4. Communicate Internally and Externally

  • With staff and board: Reinforce what remains legal and mission-aligned to avoid unnecessary self-censorship. 
  • With grantees: Be transparent about compliance requirements while affirming your continued support for their charitable work. 
  • With the public: Stay consistent and clear about your foundation’s mission and values to build trust amid changing rhetoric. 

5. Keep Perspective

Regulation of philanthropy tends to intensify during social and political upheaval, but the core principles of charitable law have endured for decades. Lean funders can continue to advance equity, innovation, and community well-being with confidence by staying grounded in mission and law. 

Looking Ahead

While executive orders and agency priorities may shift, your foundation’s commitment to the public good remains constant. By understanding the history, staying proactive, and strengthening internal processes, you can continue your work with confidence, reducing the noise and focusing on what truly matters: building stronger, more equitable communities. 

Members can explore the companion resource, Navigating the 2025 Executive Orders, for deeper legal context and practical guidance.

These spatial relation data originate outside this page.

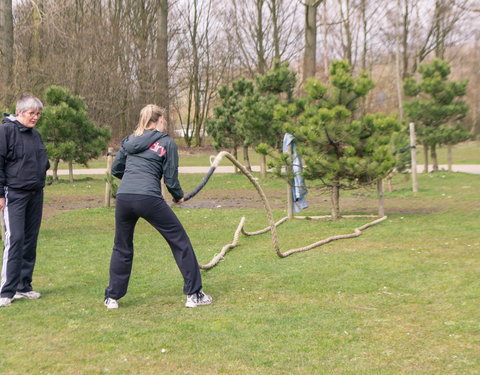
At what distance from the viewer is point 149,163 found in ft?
18.8

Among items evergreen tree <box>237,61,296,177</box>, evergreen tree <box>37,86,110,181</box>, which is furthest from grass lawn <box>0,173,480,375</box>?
evergreen tree <box>37,86,110,181</box>

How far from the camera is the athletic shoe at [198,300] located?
19.3 ft

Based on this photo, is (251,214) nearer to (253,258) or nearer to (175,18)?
(253,258)

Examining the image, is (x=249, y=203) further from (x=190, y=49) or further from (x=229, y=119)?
(x=190, y=49)

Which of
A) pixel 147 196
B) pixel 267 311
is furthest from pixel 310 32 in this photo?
pixel 267 311

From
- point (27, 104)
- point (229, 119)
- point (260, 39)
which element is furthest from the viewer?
point (260, 39)

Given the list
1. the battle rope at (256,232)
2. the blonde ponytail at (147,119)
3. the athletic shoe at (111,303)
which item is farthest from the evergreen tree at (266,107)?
the athletic shoe at (111,303)

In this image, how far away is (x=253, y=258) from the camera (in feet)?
27.5

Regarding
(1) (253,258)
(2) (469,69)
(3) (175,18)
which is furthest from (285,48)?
(1) (253,258)

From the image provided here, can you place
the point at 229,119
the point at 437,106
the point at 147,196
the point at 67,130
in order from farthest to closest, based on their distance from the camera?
1. the point at 229,119
2. the point at 437,106
3. the point at 67,130
4. the point at 147,196

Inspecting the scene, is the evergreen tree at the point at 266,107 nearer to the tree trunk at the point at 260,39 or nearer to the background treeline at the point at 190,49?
the background treeline at the point at 190,49

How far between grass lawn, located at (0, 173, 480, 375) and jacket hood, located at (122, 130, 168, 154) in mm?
1429

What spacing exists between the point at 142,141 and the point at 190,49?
46911mm

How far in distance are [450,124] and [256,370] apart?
2139cm
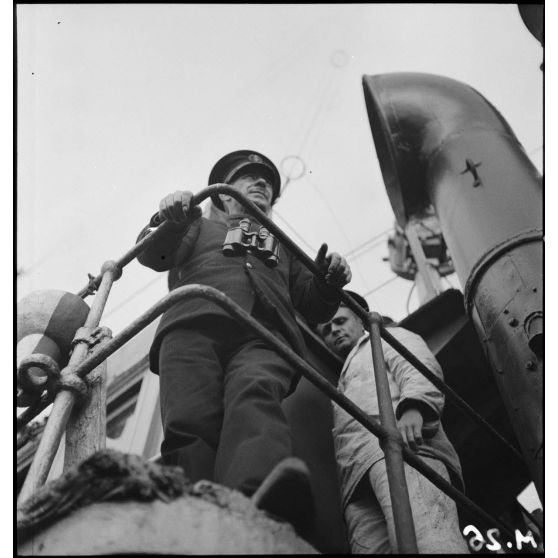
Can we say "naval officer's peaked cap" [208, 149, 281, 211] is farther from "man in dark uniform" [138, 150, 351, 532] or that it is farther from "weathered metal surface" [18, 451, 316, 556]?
"weathered metal surface" [18, 451, 316, 556]

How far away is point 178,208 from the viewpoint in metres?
2.99

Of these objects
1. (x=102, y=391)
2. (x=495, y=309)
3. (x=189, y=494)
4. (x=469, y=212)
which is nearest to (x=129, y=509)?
(x=189, y=494)

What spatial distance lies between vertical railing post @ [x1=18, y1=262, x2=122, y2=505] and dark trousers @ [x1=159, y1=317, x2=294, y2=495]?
324 millimetres

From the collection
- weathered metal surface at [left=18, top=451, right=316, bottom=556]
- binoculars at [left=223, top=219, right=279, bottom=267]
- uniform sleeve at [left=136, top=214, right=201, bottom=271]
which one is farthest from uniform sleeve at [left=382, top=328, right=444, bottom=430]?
weathered metal surface at [left=18, top=451, right=316, bottom=556]

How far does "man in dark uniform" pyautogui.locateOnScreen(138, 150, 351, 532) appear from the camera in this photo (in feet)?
7.99

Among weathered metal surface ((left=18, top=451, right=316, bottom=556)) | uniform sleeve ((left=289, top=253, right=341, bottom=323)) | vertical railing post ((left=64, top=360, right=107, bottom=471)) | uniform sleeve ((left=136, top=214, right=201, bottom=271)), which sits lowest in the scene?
weathered metal surface ((left=18, top=451, right=316, bottom=556))

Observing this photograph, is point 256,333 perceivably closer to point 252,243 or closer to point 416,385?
point 252,243

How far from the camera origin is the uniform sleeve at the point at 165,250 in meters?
3.28

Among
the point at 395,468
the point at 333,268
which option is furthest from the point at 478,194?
the point at 395,468

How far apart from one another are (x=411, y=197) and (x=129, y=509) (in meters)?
4.53

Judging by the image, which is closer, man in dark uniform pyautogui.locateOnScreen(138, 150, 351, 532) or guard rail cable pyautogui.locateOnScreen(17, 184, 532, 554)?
guard rail cable pyautogui.locateOnScreen(17, 184, 532, 554)

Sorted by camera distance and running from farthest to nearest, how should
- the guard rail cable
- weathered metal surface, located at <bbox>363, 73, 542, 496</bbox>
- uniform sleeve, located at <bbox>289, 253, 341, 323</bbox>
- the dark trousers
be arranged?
weathered metal surface, located at <bbox>363, 73, 542, 496</bbox> < uniform sleeve, located at <bbox>289, 253, 341, 323</bbox> < the dark trousers < the guard rail cable

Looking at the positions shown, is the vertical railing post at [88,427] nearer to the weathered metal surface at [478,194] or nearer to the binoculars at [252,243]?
the binoculars at [252,243]

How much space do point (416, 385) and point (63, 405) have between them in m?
1.89
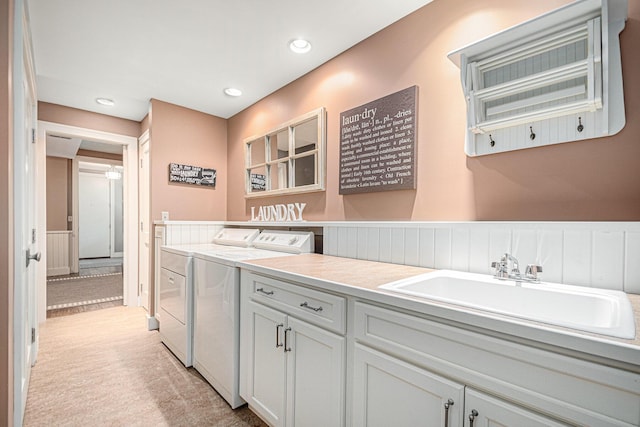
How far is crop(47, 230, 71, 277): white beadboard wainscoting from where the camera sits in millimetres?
5547

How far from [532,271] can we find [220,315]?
1.63 meters

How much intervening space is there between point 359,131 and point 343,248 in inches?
31.5

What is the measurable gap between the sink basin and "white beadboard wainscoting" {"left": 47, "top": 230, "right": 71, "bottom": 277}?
6881 millimetres

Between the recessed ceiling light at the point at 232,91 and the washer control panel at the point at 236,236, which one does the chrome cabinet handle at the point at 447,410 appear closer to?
the washer control panel at the point at 236,236

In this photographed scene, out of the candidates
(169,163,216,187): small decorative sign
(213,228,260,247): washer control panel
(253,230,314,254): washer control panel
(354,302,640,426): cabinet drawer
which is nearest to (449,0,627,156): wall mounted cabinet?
(354,302,640,426): cabinet drawer

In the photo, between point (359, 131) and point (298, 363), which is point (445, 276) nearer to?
point (298, 363)

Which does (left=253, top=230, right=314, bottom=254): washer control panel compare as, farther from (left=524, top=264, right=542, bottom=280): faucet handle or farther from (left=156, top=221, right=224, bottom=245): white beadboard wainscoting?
(left=524, top=264, right=542, bottom=280): faucet handle

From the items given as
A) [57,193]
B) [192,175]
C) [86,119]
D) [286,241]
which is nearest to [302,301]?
[286,241]

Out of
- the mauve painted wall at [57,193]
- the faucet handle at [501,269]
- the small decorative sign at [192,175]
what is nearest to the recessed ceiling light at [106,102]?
the small decorative sign at [192,175]

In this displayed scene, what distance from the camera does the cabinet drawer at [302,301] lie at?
3.79ft

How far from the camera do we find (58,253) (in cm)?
564

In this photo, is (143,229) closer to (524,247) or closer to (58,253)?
(58,253)

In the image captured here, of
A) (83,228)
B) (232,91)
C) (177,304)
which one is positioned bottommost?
(177,304)

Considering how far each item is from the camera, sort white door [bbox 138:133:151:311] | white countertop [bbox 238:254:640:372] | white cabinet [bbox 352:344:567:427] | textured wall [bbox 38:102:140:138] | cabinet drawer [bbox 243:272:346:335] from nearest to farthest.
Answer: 1. white countertop [bbox 238:254:640:372]
2. white cabinet [bbox 352:344:567:427]
3. cabinet drawer [bbox 243:272:346:335]
4. textured wall [bbox 38:102:140:138]
5. white door [bbox 138:133:151:311]
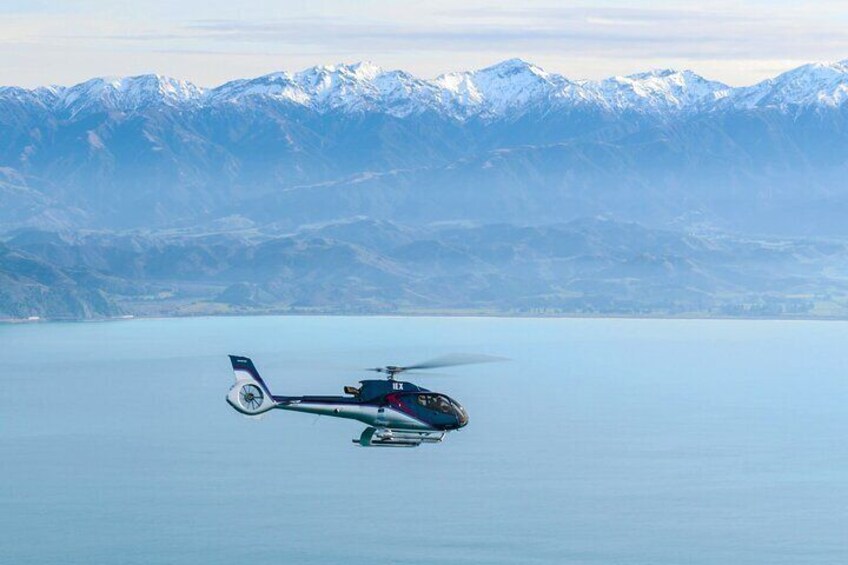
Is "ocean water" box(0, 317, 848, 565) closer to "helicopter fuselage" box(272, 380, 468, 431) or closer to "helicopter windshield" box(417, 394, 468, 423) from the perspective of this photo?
"helicopter fuselage" box(272, 380, 468, 431)

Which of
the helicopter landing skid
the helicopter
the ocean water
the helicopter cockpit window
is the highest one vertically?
the ocean water

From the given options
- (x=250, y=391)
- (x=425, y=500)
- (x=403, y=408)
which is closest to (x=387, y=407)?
(x=403, y=408)

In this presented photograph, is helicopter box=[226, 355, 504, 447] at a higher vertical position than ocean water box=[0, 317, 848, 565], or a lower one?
lower

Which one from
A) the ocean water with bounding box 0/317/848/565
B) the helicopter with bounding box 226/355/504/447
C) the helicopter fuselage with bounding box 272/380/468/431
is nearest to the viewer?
the helicopter with bounding box 226/355/504/447

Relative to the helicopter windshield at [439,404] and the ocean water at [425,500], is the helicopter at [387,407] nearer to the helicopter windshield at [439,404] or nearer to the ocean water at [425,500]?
the helicopter windshield at [439,404]

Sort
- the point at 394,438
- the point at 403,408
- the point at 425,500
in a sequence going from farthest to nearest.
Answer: the point at 425,500 → the point at 403,408 → the point at 394,438

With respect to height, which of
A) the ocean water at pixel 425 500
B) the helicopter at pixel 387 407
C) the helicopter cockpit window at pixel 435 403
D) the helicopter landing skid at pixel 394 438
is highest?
the ocean water at pixel 425 500

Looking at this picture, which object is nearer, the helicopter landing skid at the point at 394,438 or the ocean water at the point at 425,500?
the helicopter landing skid at the point at 394,438

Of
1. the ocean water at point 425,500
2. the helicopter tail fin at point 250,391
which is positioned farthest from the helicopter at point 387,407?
the ocean water at point 425,500

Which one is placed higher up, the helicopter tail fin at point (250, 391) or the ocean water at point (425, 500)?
the ocean water at point (425, 500)

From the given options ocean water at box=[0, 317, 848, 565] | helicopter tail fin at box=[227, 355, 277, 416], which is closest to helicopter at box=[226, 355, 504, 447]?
helicopter tail fin at box=[227, 355, 277, 416]

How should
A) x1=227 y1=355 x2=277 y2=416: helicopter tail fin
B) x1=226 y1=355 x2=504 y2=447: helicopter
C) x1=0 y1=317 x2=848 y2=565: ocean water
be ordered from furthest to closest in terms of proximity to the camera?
x1=0 y1=317 x2=848 y2=565: ocean water
x1=226 y1=355 x2=504 y2=447: helicopter
x1=227 y1=355 x2=277 y2=416: helicopter tail fin

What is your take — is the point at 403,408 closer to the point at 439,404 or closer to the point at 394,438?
the point at 394,438
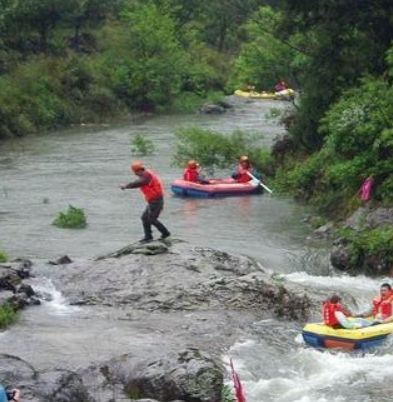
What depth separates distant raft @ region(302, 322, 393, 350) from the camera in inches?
655

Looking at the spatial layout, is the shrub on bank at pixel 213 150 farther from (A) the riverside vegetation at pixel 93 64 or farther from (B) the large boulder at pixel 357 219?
(A) the riverside vegetation at pixel 93 64

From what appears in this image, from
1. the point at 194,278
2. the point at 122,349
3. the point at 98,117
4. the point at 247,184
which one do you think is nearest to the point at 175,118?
the point at 98,117

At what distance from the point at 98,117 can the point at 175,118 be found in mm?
3765

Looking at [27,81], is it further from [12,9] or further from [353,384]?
[353,384]

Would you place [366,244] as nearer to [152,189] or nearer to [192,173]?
[152,189]

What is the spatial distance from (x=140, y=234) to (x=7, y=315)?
24.4 ft

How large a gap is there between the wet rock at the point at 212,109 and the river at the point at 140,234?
7.36 m

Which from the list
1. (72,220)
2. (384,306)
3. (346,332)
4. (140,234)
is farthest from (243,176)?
(346,332)

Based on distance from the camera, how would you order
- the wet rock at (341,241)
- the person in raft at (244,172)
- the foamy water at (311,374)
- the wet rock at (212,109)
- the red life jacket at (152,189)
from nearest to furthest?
1. the foamy water at (311,374)
2. the red life jacket at (152,189)
3. the wet rock at (341,241)
4. the person in raft at (244,172)
5. the wet rock at (212,109)

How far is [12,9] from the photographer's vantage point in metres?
54.1

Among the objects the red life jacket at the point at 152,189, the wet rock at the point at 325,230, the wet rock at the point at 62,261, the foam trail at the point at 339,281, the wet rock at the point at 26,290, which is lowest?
the wet rock at the point at 325,230

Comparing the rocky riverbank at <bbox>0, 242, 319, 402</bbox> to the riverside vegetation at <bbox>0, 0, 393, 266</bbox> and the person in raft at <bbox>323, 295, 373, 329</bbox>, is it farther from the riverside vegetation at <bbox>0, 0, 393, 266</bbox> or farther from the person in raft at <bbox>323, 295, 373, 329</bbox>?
the riverside vegetation at <bbox>0, 0, 393, 266</bbox>

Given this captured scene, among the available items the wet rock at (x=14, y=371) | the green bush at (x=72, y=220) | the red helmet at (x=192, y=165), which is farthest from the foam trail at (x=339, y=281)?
the red helmet at (x=192, y=165)

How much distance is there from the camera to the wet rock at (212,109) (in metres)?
53.8
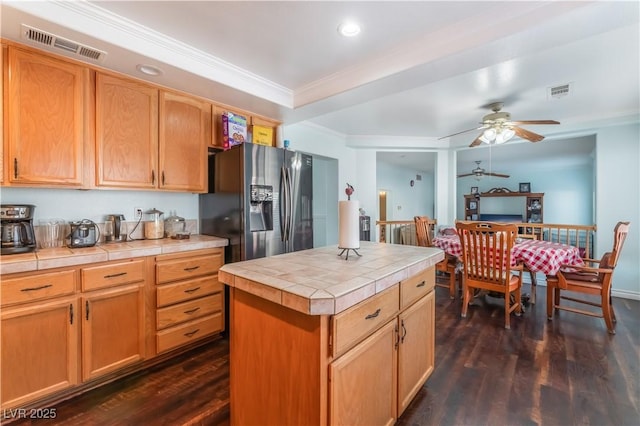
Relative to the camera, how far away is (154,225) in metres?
2.50

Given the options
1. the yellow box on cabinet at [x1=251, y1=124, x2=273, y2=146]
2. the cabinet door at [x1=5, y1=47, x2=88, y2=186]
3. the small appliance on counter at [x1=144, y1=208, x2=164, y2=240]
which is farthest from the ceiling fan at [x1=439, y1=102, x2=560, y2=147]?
the cabinet door at [x1=5, y1=47, x2=88, y2=186]

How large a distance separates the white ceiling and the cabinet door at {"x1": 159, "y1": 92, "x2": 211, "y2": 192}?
0.53 feet

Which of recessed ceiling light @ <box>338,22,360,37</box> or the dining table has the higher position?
recessed ceiling light @ <box>338,22,360,37</box>

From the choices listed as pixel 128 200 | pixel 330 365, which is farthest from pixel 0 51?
pixel 330 365

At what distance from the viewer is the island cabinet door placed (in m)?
1.09

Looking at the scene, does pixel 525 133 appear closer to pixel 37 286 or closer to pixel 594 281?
pixel 594 281

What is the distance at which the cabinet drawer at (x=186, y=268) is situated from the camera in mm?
2119

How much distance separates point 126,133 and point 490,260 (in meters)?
3.57

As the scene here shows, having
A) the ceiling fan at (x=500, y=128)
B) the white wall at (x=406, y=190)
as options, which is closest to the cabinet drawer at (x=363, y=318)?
the ceiling fan at (x=500, y=128)

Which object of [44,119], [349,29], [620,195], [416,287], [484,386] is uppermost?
[349,29]

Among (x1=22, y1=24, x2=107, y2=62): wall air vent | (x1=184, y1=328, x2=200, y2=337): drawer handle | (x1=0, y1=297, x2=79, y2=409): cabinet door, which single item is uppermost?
(x1=22, y1=24, x2=107, y2=62): wall air vent

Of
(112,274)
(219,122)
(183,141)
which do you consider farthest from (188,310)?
(219,122)

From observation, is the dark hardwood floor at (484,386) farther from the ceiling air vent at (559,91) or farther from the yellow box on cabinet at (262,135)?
the ceiling air vent at (559,91)

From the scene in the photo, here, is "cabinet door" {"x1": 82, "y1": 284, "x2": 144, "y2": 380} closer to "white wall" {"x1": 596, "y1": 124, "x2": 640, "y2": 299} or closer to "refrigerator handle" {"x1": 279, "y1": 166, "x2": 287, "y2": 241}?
"refrigerator handle" {"x1": 279, "y1": 166, "x2": 287, "y2": 241}
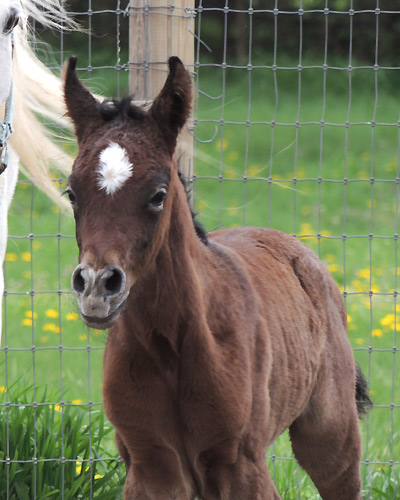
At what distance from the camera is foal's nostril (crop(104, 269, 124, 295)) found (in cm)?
221

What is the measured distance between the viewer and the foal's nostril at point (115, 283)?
221cm

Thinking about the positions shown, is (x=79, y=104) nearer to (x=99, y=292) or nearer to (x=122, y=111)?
(x=122, y=111)

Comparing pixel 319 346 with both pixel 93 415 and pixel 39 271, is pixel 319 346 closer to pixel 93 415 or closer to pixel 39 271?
pixel 93 415

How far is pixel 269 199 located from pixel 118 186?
64.3 inches

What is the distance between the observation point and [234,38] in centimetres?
1550

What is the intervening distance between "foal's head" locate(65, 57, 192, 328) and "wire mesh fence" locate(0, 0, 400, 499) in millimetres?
250

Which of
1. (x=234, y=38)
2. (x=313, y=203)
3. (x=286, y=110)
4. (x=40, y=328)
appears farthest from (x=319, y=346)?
(x=234, y=38)

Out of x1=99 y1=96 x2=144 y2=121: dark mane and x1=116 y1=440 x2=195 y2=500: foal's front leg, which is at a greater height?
x1=99 y1=96 x2=144 y2=121: dark mane

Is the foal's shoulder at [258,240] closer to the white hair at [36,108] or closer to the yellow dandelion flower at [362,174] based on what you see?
the white hair at [36,108]

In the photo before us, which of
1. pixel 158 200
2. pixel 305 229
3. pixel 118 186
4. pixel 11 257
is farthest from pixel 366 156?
pixel 118 186

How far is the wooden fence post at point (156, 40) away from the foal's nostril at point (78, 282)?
145 centimetres

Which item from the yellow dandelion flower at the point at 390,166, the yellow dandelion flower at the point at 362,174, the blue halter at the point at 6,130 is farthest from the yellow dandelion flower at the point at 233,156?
the blue halter at the point at 6,130

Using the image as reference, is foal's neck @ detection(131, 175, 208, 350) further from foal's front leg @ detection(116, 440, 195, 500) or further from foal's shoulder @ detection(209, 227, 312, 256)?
foal's shoulder @ detection(209, 227, 312, 256)

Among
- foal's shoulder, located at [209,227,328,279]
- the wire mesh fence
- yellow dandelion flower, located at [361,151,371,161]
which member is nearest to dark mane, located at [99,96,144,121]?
the wire mesh fence
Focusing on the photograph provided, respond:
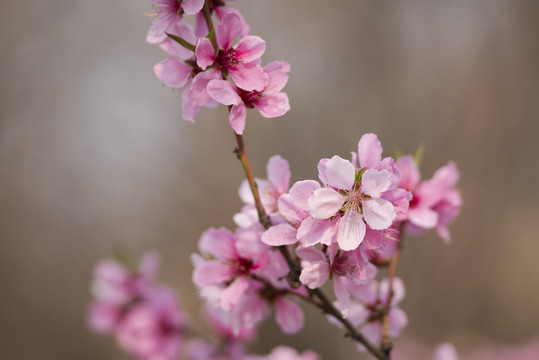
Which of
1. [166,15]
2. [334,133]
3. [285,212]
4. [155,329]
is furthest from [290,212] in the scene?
[334,133]

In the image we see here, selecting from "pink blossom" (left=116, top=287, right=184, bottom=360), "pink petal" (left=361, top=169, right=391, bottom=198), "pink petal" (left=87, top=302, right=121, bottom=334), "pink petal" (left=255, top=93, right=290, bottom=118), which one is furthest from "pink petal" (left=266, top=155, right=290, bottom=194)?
"pink petal" (left=87, top=302, right=121, bottom=334)

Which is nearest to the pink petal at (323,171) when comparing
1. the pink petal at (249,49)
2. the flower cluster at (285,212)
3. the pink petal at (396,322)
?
the flower cluster at (285,212)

Note: This blog post is based on the Exponent Philanthropy webinar on 11/3/2025 with attorneys from Baker Hostetler and Arnold & Porter. While we pride ourselves on our advice, please realize Exponent Philanthropy is not a law or accounting firm. The information contained in this blog post is for informational purposes only and not as part of an attorney-client relationship. The information is not a substitute for expert legal, tax, or other professional advice tailored to your specific circumstances, and may not be relied upon for the purposes of avoiding any penalties that may be imposed under the Internal Revenue Code. It is our advice that you seek independent counsel for any tax, accounting, or legal issues you may have related to matters that are of a material concern to you or your organization.